Request A: Rewrite the block starting "Args:" in the pitch predictor source as a short list, one line per parameter, keeping each parameter's name, type, and meaning.
Request B: Please reproduce the stretch of the pitch predictor source from "self_attention_layer_type (str): The" through "function to use.", switching "activation function" to "nonlinearity".
Request C: Proceed with the pitch predictor source, picking up right after its last line.

** START OF Selected passage **

Source code for espnet2.gan_svs.vits.pitch_predictor

# Copyright 2022 Yifeng Yu
#  Apache 2.0  (http://www.apache.org/licenses/LICENSE-2.0)

import torch
from typeguard import typechecked

from espnet.nets.pytorch_backend.conformer.encoder import Encoder
from espnet.nets.pytorch_backend.nets_utils import make_non_pad_mask


[docs]class Decoder(torch.nn.Module):
    """Pitch or Mel decoder module in VISinger 2."""

    @typechecked
    def __init__(
        self,
        out_channels: int = 192,
        attention_dim: int = 192,
        attention_heads: int = 2,
        linear_units: int = 768,
        blocks: int = 6,
        pw_layer_type: str = "conv1d",
        pw_conv_kernel_size: int = 3,
        pos_enc_layer_type: str = "rel_pos",
        self_attention_layer_type: str = "rel_selfattn",
        activation_type: str = "swish",
        normalize_before: bool = True,
        use_macaron_style: bool = False,
        use_conformer_conv: bool = False,
        conformer_kernel_size: int = 7,
        dropout_rate: float = 0.1,
        positional_dropout_rate: float = 0.0,
        attention_dropout_rate: float = 0.0,
        global_channels: int = -1,
    ):
        """Initialize Decoder in VISinger 2.

        Args:
            out_channels (int): The output dimension of the module.
            attention_dim (int): The dimension of the attention mechanism.
            attention_heads (int): The number of attention heads.
            linear_units (int): The number of units in the linear layer.
            blocks (int): The number of encoder blocks.
            pw_layer_type (str): The type of position-wise layer to use.
            pw_conv_kernel_size (int): The kernel size of the position-wise
                                       convolutional layer.
            pos_enc_layer_type (str): The type of positional encoding layer to use.
            self_attention_layer_type (str): The type of self-attention layer to use.
            activation_type (str): The type of activation function to use.
            normalize_before (bool): Whether to normalize the data before the
                                     position-wise layer or after.
            use_macaron_style (bool): Whether to use the macaron style or not.
            use_conformer_conv (bool): Whether to use Conformer style conv or not.
            conformer_kernel_size (int): The kernel size of the conformer
                                         convolutional layer.
            dropout_rate (float): The dropout rate to use.
            positional_dropout_rate (float): The positional dropout rate to use.
            attention_dropout_rate (float): The attention dropout rate to use.
            global_channels (int): The number of channels to use for global
                                   conditioning.

** END OF Selected passage **
** START OF Provided material **

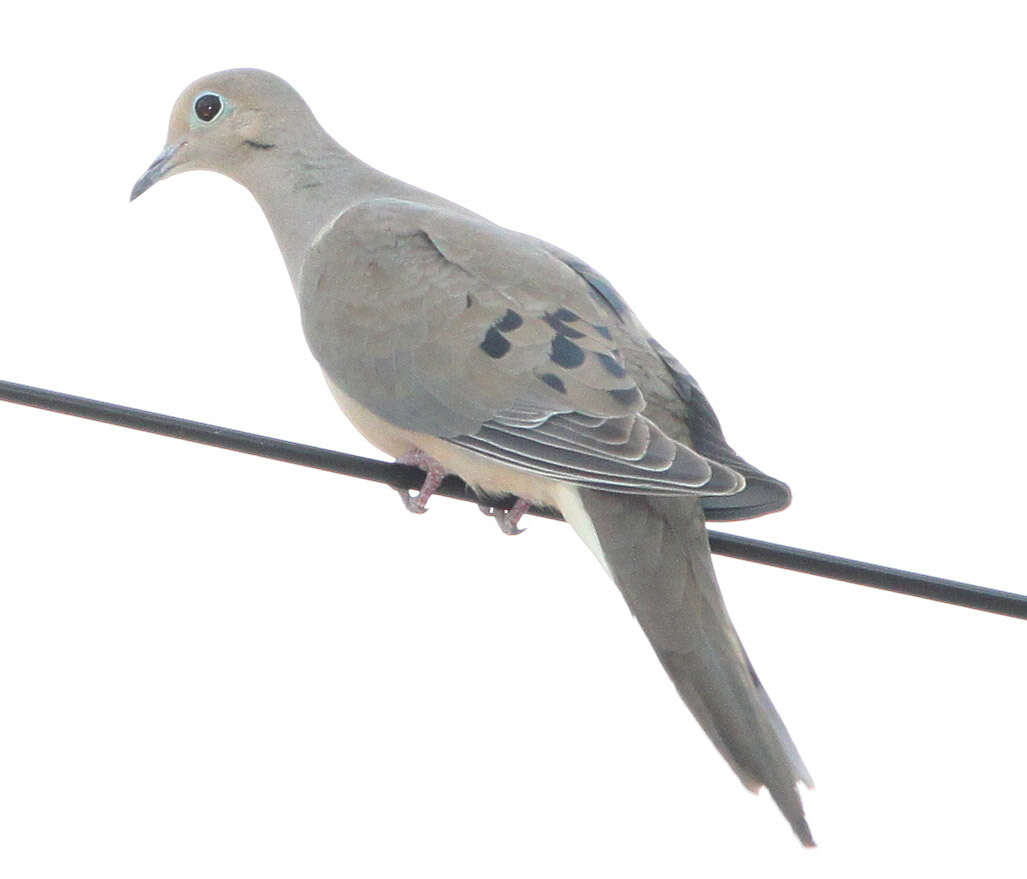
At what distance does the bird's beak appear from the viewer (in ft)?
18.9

** END OF Provided material **
** START OF Provided material **

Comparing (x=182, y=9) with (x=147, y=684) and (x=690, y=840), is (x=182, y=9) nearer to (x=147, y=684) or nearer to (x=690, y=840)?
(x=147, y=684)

** END OF Provided material **
** START OF Provided material **

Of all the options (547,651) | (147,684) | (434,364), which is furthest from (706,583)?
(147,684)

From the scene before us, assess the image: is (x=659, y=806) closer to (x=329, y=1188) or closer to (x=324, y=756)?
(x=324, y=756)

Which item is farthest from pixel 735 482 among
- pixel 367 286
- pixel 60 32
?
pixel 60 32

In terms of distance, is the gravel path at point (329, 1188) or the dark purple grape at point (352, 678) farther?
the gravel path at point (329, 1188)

** END OF Provided material **

Written answer A:
- out_channels (int): output dimension of the module
- attention_dim (int): dimension of the attention mechanism
- attention_heads (int): number of attention heads
- linear_units (int): units in the linear layer
- blocks (int): number of encoder blocks
- pw_layer_type (str): position-wise layer type
- pw_conv_kernel_size (int): kernel size of the position-wise convolutional layer
- pos_enc_layer_type (str): positional encoding layer type
- self_attention_layer_type (str): self-attention layer type
- activation_type (str): activation function type
- normalize_before (bool): normalize before or after the position-wise layer
- use_macaron_style (bool): whether to use macaron style
- use_conformer_conv (bool): whether to use Conformer style conv
- conformer_kernel_size (int): kernel size of the conformer convolutional layer
- dropout_rate (float): dropout rate
- positional_dropout_rate (float): positional dropout rate
- attention_dropout_rate (float): attention dropout rate
- global_channels (int): number of channels for global conditioning

Written answer B:
self_attention_layer_type (str): The type of self-attention layer to use.
            activation_type (str): The type of nonlinearity to use.

Written answer C:
        """
        super().__init__()

        self.prenet = torch.nn.Conv1d(attention_dim + 2, attention_dim, 3, padding=1)
        self.decoder = Encoder(
            idim=-1,
            input_layer=None,
            attention_dim=attention_dim,
            attention_heads=attention_heads,
            linear_units=linear_units,
            num_blocks=blocks,
            dropout_rate=dropout_rate,
            positional_dropout_rate=positional_dropout_rate,
            attention_dropout_rate=attention_dropout_rate,
            normalize_before=normalize_before,
            positionwise_layer_type=pw_layer_type,
            positionwise_conv_kernel_size=pw_conv_kernel_size,
            macaron_style=use_macaron_style,
            pos_enc_layer_type=pos_enc_layer_type,
            selfattention_layer_type=self_attention_layer_type,
            activation_type=activation_type,
            use_cnn_module=use_conformer_conv,
            cnn_module_kernel=conformer_kernel_size,
        )
        self.proj = torch.nn.Conv1d(attention_dim, out_channels, 1)

        if global_channels > 0:
            self.global_conv = torch.nn.Conv1d(global_channels, attention_dim, 1)

[docs]    def forward(self, x, x_lengths, g=None):
        """Forward pass of the Decoder.

        Args:
            x (Tensor): Input tensor (B, 2 + attention_dim, T).
            x_lengths (Tensor): Length tensor (B,).
            g (Tensor, optional): Global conditioning tensor (B, global_channels, 1).

        Returns:
            Tensor: Output tensor (B, 1, T).
            Tensor: Output mask (B, 1, T).
        """

        x_mask = (
            make_non_pad_mask(x_lengths)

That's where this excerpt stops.